== Text for analysis
Now is a good time to be mindful of the need for safety not only at public spaces but also in the home. Amid the Christmas revelry all would do well to take heed of guidelines issued this week by the Trinidad and Tobago Police Service.

While shopping, persons should avoid exposing cash and valuables. Be aware of your surroundings, keep handbags, bags and belongings close, be alert for pick pockets and park in well-lit areas. Avoid carrying too many items, always have your hands free to defend yourself. However, if someone tries to rob you, the TTPS advises: do not try to be a hero. Hand over your cash and belongings.

It’s crucial that safety precautions are also taken at home, especially in light of a series of home invasions in recent months. This means always having your door keys accessible and at hand when returning home, and not leaving doors ajar upon entry. Ensure your home is well lit outside and that you have sturdy locks and padlocks in place.

Trust your instincts. If you notice something strange or suspect you have been robbed call the police. Don’t enter your home as the perpetrator may still be there. If chores are being done to the back of the house, always remember to secure the front and vice versa. Children should be reminded of the importance of not letting strangers know if adults are home or not and of not allowing them entry.

Care should also be taken when out and about at parties and events. Do not drink and drive. Try to attend parties in groups with trusted friends. The Christmas spirit will not shield you from the standard hazards associated with heavy partying.

Finally, it is important to manage stress. The Christmas Blues are very real and can have a devastating effect. It is important to temper expectations and to focus on the bigger picture: life goes on after Christmas. Make sure you appreciate and secure what is valuable to you.
====
== Recorded data
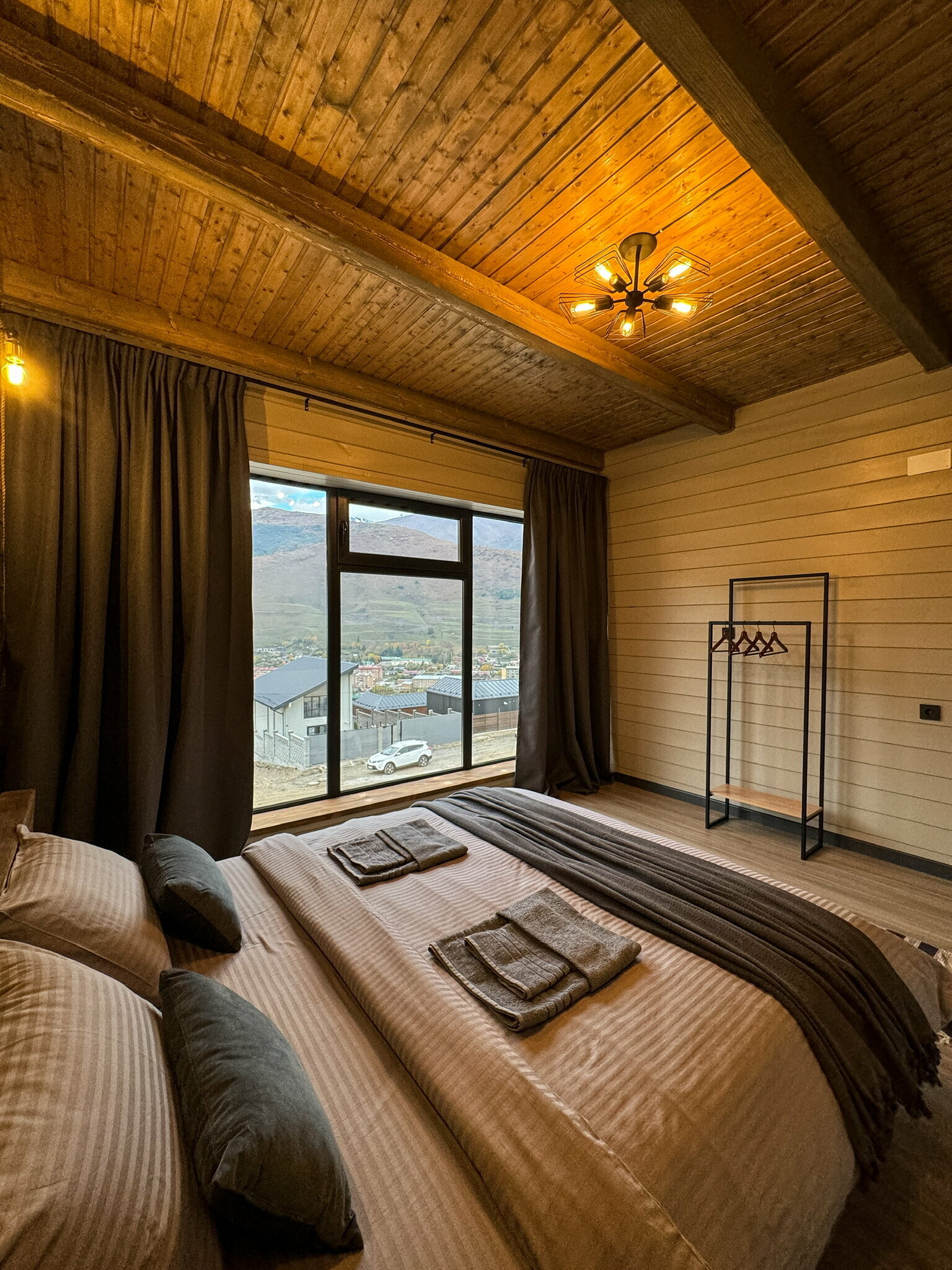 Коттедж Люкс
====
== Recorded data
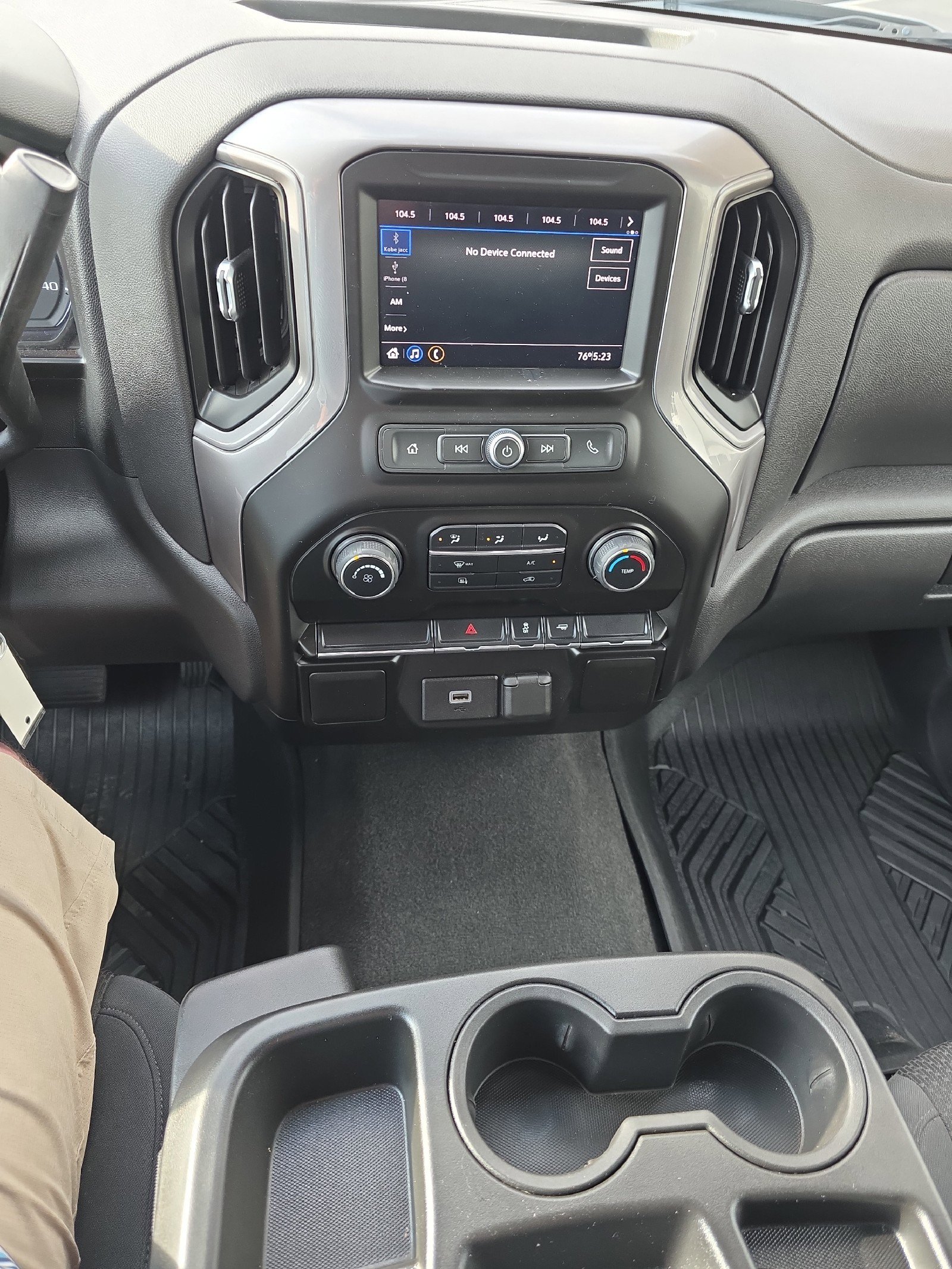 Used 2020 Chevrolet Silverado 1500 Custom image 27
====
== Recorded data
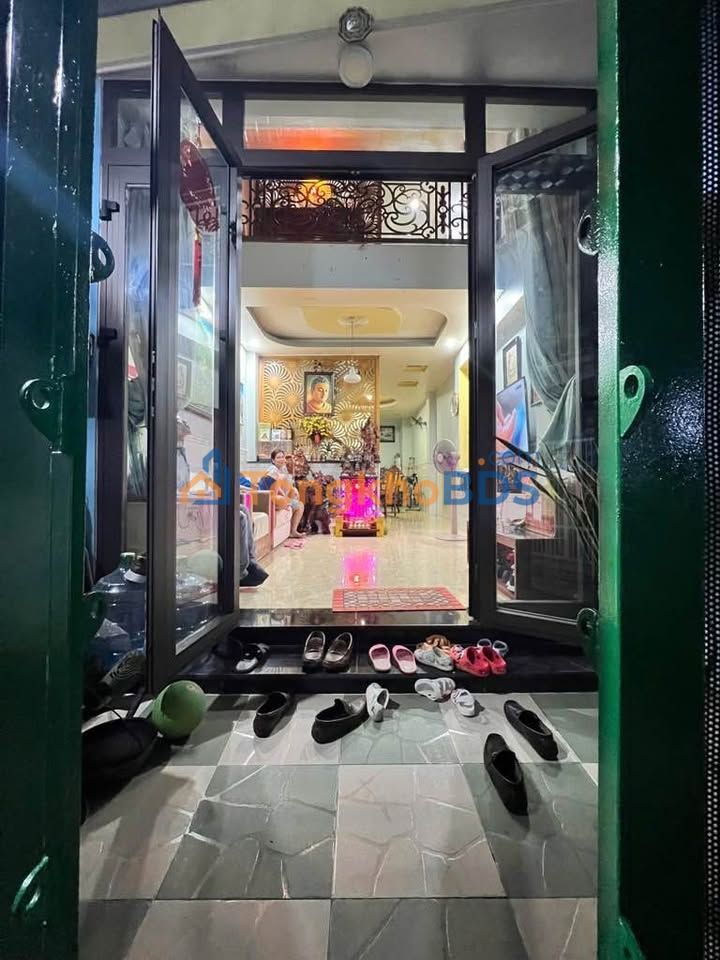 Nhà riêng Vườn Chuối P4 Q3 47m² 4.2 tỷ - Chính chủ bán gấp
====
#### [Problem requirements]
In the holiday safety text, what does the TTPS advise someone to do if a person tries to rob them? Rely only on the holiday safety text, not on the lines.

#### [Task result]
Don't try to be a hero; hand over your cash and belongings.